The number of people on the news this week saying they’re not sending their 5 year old back to school as their health is more important than anything, for example. Complete madness given the risk to the under 40s, never mind the under 15s

The problem is that most people haven’t seen the other consequences yet and some never will as they won’t see the correlation of future deaths from other diseases, economic hardship etc with the lockdown.

this thread will be interesting to read in a years' time

CHIRIBAYA · 04/06/2020 13:55

"providing everyone who did not isolate relinquishes their right to NHS treatment and accepted if they got the virus they are on their own"

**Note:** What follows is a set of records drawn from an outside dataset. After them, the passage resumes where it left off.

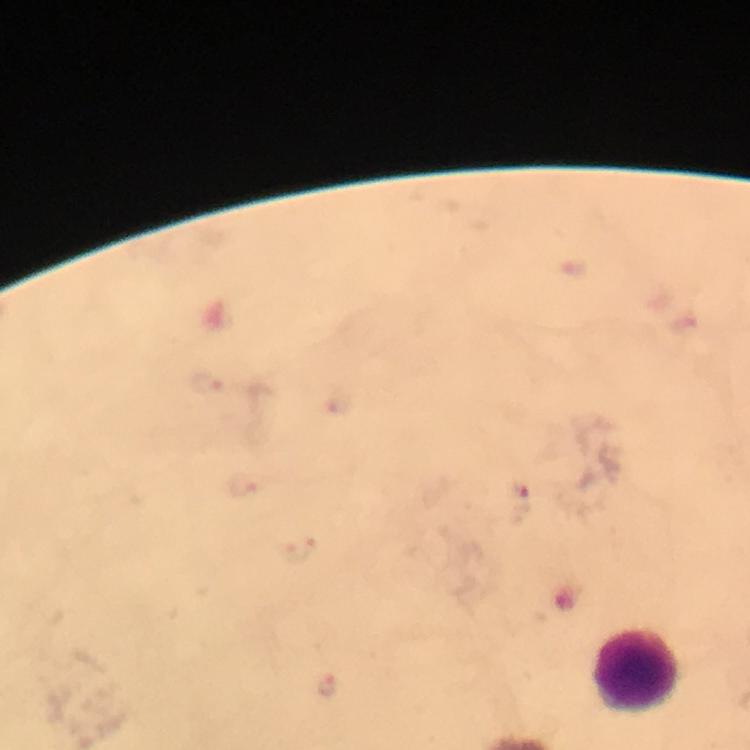
Approximate centers as {x, y} in pixels.
Summary:
  - Malaria parasite locations: {520, 500}, {326, 686}
  - Leukocyte locations: {637, 670}
  - Image size: 750×750 pixels
  - Stain: Giemsa
  - Magnification: 100x
  - Preparation: thick blood smear
  - Cropped from: one field of view
  - Immersion oil: used
  - Capture: smartphone mounted on the microscope
  - Context: from a diagnostic examination for malaria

So based on your logic that should also apply to anyone who 1)smokes 2) overeats 3) Drinks to excess 4) takes no exercise. 5)eats a crap diet. That way we can get rid of SD instantly as any surge in cases will be easily dealt with by newly emptied hospitals. Jobs a good un.

cherryblossommorningstoday · 04/06/2020 14:01

@earlgreywithlemon
I entirely agree with you.

I was at hairdressers when this was all getting serious early March.

I said that I was hoping for a lockdown soon. She said 'Why would the government do that to us?'

I said it was to prevent hundreds of thousands of people dying prematurely. Bizarrely I am one of those people who does think that we have a responsibility as a society to believe all lives matter be that the elderly, the BAME community or anyone else vulnerable.

The same goes with the slow relaxation of lockdown. It is because people's lives DO matter.

Hearhoovesthinkzebras · 04/06/2020 14:02

[quote strugglingwithdeciding]@BamboozledandBefuddled where are you getting 8-9000 Cases a day hasn't been that for a while [/quote]
These numbers have been verified by Patrick Valance several times, the most recent at yesterday's briefing. He confirmed that they are still high and slow to come down.

cherryblossommorningstoday · 04/06/2020 14:02

Oh and I didn't send my reception child back!

Bizawit · 04/06/2020 14:06

@nellodee that may be true for some but certainly not all- for many , cancelling their treatment was effectively a death sentence. Measures could have been taken to mitigate the risk of infection.

@cherryblossommorningstoday sorry, nope, you don’t get to play that card. I think vulnerable people matter too. I think vulnerable people matter and I think the lockdown is a folly that will cause all manner of harm to all manner of vulnerable people. Meanwhile I think there are ways to protect vulnerable people from COVID without lockdown.

Bizawit · 04/06/2020 14:09

We are potentially heading for a winter of discontent when coronavirus will be the least of our worries.

Yup.

MarshaBradyo · 04/06/2020 14:09

Bizawit what would you have preferred? Eg say Financial support for vulnerable people, everyone else working.. Or other?